Text segment:
____
Three weeks ago Angellika Arndt was restrained by counselors at the Rice Lake Day Treatment Center. A few minutes after she was released, she stopped breathing. A day later, she died.

Last week the Hennepin County Medical Examiner ruled Arndt's death a homicide and now, her foster parents, Daniel and Donna Pavlick, are left devastated and wondering how it happened.

"It's going to live with you forever," said Donna Pavlick.


Arndt came to the Pavlicks' Ladysmith, Wis. home when she was 5 years old. She had bounced around the foster system and the Pavlicks wanted to provide her with some stability.

From the first day she walked into their lives, the Pavlicks were Mom and Dad.

"Sometimes when I'd tuck her in at night. I'd give her a kiss on the forehead and sometimes that was good enough," Donna Pavlick said. "But sometimes she said, 'No, Mom, I need a kiss on the lips tonight.'"
____
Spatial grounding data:
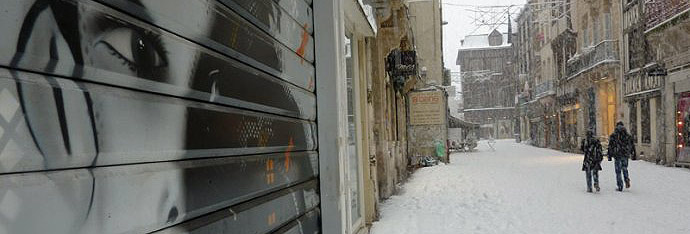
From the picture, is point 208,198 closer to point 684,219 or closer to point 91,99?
point 91,99

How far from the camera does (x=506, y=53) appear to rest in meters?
81.8

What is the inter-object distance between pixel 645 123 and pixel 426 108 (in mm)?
9288

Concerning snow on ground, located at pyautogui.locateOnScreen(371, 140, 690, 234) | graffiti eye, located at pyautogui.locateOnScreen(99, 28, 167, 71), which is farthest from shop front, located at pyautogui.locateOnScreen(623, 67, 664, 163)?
graffiti eye, located at pyautogui.locateOnScreen(99, 28, 167, 71)

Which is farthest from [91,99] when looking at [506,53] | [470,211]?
[506,53]

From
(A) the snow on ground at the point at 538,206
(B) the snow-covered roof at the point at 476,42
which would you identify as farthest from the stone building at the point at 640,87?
(B) the snow-covered roof at the point at 476,42

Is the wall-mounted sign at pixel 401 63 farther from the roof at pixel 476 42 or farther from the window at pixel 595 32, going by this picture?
the roof at pixel 476 42

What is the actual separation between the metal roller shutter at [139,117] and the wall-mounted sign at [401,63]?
11.1 metres

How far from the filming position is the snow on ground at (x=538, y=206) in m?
8.09

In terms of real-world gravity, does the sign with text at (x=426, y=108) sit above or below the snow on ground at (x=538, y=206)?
above

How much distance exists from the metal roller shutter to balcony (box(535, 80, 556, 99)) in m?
44.2

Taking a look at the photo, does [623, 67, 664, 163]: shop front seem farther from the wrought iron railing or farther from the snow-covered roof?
the snow-covered roof

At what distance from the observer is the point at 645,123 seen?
22938 millimetres

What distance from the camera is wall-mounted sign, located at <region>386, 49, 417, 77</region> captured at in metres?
13.4

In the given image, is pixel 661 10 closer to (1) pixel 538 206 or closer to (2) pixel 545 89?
(1) pixel 538 206
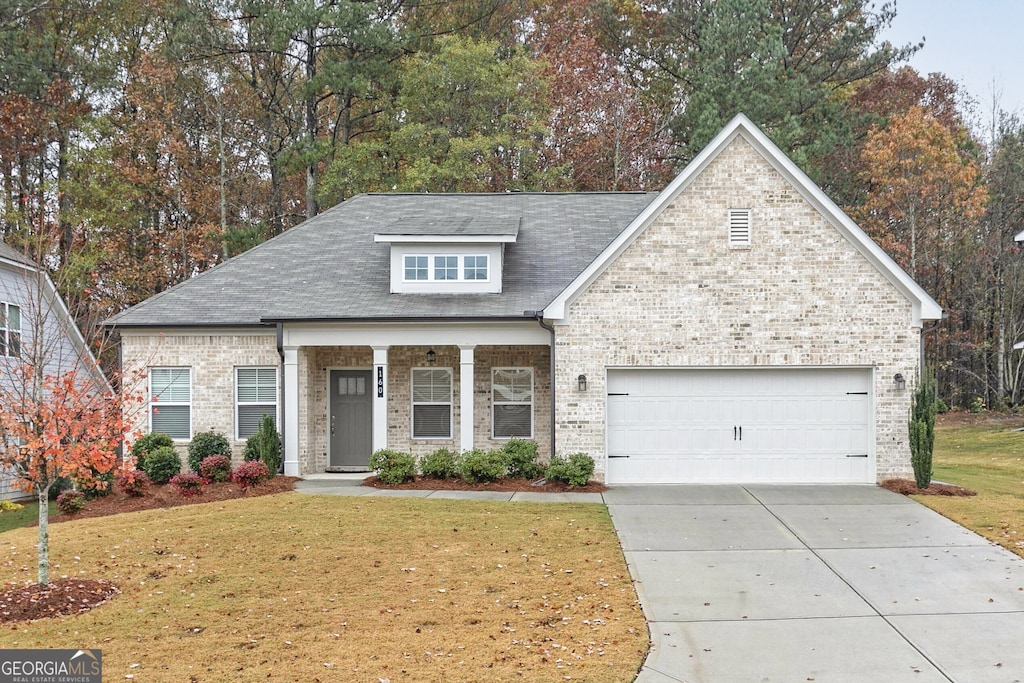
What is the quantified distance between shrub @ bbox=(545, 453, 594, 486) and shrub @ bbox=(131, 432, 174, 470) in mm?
7815

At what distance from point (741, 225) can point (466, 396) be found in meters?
6.06

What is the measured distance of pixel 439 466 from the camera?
1627cm

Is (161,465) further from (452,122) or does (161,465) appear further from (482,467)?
(452,122)

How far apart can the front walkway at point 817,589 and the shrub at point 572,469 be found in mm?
936

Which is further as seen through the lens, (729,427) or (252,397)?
(252,397)

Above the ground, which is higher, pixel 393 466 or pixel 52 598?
pixel 393 466

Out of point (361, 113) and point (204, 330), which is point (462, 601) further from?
point (361, 113)

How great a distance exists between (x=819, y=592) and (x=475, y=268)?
34.9 ft

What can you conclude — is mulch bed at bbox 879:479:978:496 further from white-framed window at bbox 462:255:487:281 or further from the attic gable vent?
white-framed window at bbox 462:255:487:281

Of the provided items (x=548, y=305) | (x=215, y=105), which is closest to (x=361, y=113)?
(x=215, y=105)

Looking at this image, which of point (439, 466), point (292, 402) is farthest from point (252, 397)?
point (439, 466)

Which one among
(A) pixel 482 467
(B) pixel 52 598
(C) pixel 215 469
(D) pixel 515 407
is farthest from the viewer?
(D) pixel 515 407

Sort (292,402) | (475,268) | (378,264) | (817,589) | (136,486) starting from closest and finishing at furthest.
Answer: (817,589), (136,486), (292,402), (475,268), (378,264)

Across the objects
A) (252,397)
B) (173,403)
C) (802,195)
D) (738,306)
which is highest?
(802,195)
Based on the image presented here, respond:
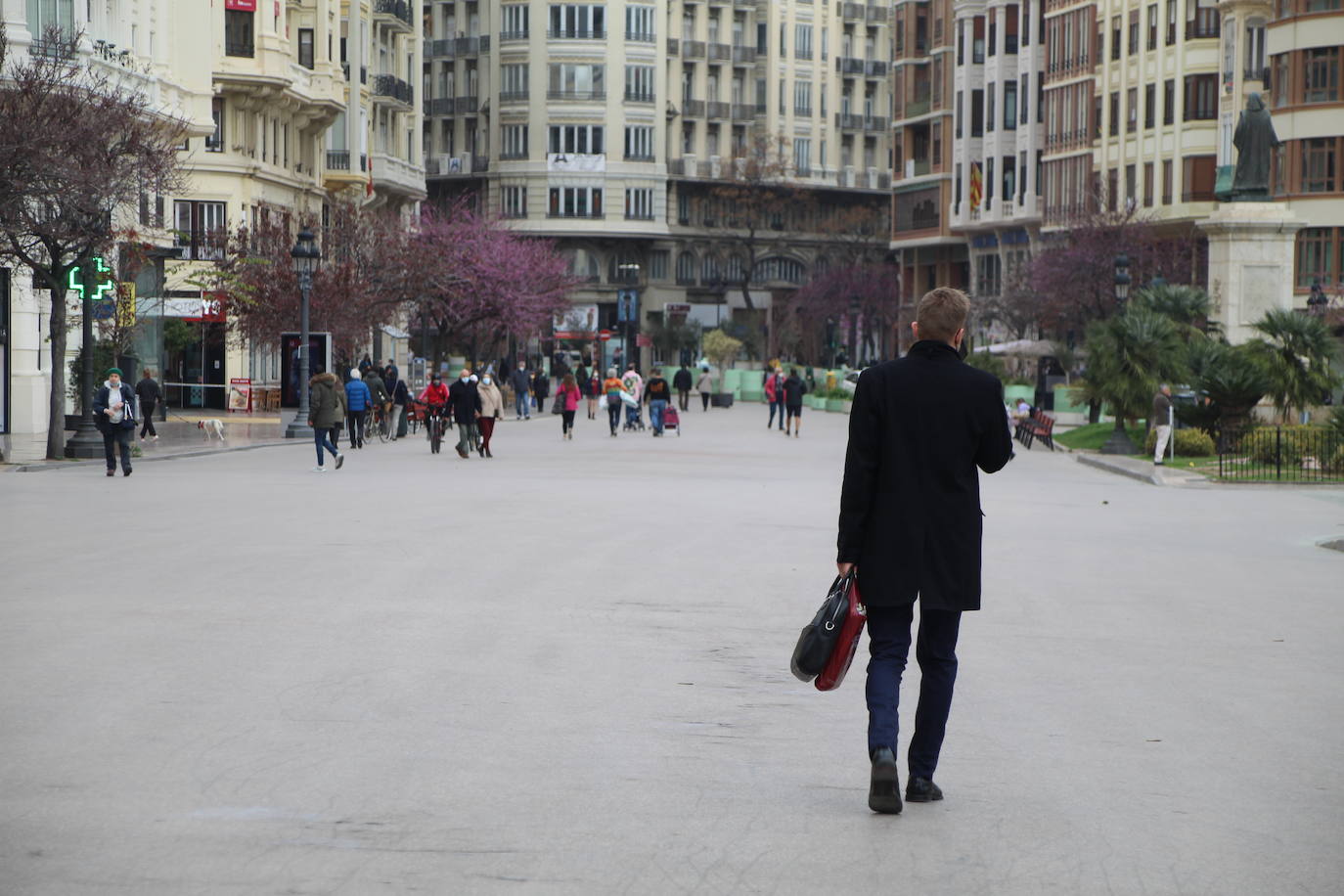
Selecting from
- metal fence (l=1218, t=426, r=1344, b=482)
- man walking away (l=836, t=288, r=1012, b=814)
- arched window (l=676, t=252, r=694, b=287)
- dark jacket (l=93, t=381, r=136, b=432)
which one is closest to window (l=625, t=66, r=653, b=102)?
arched window (l=676, t=252, r=694, b=287)

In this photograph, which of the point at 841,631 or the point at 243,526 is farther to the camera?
the point at 243,526

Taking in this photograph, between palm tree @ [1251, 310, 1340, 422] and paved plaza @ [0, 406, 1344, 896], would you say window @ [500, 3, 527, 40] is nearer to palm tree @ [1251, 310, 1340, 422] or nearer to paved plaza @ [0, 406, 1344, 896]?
palm tree @ [1251, 310, 1340, 422]

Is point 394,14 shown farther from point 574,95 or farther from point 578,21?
point 578,21

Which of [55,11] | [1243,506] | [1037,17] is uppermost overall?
[1037,17]

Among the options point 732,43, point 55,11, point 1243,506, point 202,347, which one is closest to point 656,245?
point 732,43

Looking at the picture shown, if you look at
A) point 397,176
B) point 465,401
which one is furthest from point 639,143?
point 465,401

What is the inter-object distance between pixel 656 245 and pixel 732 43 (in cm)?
1187

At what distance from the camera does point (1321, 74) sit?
67500 mm

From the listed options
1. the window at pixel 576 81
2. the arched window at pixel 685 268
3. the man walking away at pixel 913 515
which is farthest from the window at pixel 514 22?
the man walking away at pixel 913 515

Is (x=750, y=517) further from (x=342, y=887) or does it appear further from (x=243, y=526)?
(x=342, y=887)

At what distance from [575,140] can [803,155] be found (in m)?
14.6

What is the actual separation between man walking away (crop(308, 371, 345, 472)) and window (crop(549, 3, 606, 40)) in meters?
80.5

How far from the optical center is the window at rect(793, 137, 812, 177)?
119 metres

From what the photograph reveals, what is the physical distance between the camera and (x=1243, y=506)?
26.7 m
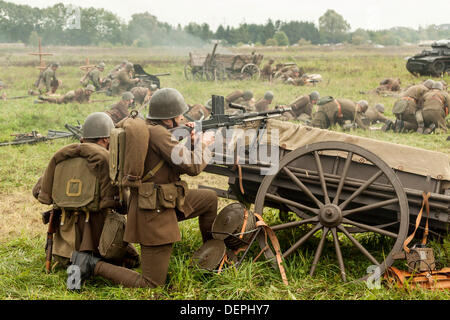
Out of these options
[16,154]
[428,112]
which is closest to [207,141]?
[16,154]

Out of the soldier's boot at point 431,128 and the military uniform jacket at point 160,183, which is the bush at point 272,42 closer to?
the soldier's boot at point 431,128

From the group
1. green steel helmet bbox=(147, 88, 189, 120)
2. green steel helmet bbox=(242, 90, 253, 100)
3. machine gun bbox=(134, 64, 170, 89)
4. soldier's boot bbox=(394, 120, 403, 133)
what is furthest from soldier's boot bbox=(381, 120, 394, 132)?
green steel helmet bbox=(147, 88, 189, 120)

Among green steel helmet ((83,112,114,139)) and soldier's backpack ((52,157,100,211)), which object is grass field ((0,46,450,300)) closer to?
soldier's backpack ((52,157,100,211))

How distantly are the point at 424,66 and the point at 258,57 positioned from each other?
758cm

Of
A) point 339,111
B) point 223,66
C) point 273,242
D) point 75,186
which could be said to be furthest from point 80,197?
point 223,66

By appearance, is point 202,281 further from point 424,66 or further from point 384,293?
→ point 424,66

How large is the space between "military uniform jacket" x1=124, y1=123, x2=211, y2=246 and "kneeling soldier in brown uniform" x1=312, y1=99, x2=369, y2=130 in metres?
9.25

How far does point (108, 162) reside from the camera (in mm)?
4801

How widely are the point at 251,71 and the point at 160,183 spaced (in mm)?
21197

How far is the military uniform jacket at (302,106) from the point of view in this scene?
15023 millimetres

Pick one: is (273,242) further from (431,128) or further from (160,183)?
(431,128)

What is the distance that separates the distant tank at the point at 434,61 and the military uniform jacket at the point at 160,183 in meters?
19.5

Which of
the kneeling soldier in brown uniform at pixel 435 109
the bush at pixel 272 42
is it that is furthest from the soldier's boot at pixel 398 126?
the bush at pixel 272 42

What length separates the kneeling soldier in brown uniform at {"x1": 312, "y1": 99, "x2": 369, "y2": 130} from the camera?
43.4ft
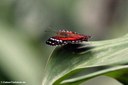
____
Problem to solve:
For each statement, say yes or no on whether the news report supports it, and quote the deciding words: (a) Arndt was 5 years old when she came to the Pavlicks' home; (b) the Hennepin County Medical Examiner ruled Arndt's death an accident; (c) Arndt stopped breathing a few minutes after she was released. The items are material separate from the news report.

Response area:
(a) Yes: "Arndt came to the Pavlicks' Ladysmith, Wis. home when she was 5 years old."
(b) No: "Last week the Hennepin County Medical Examiner ruled Arndt's death a homicide"
(c) Yes: "A few minutes after she was released, she stopped breathing."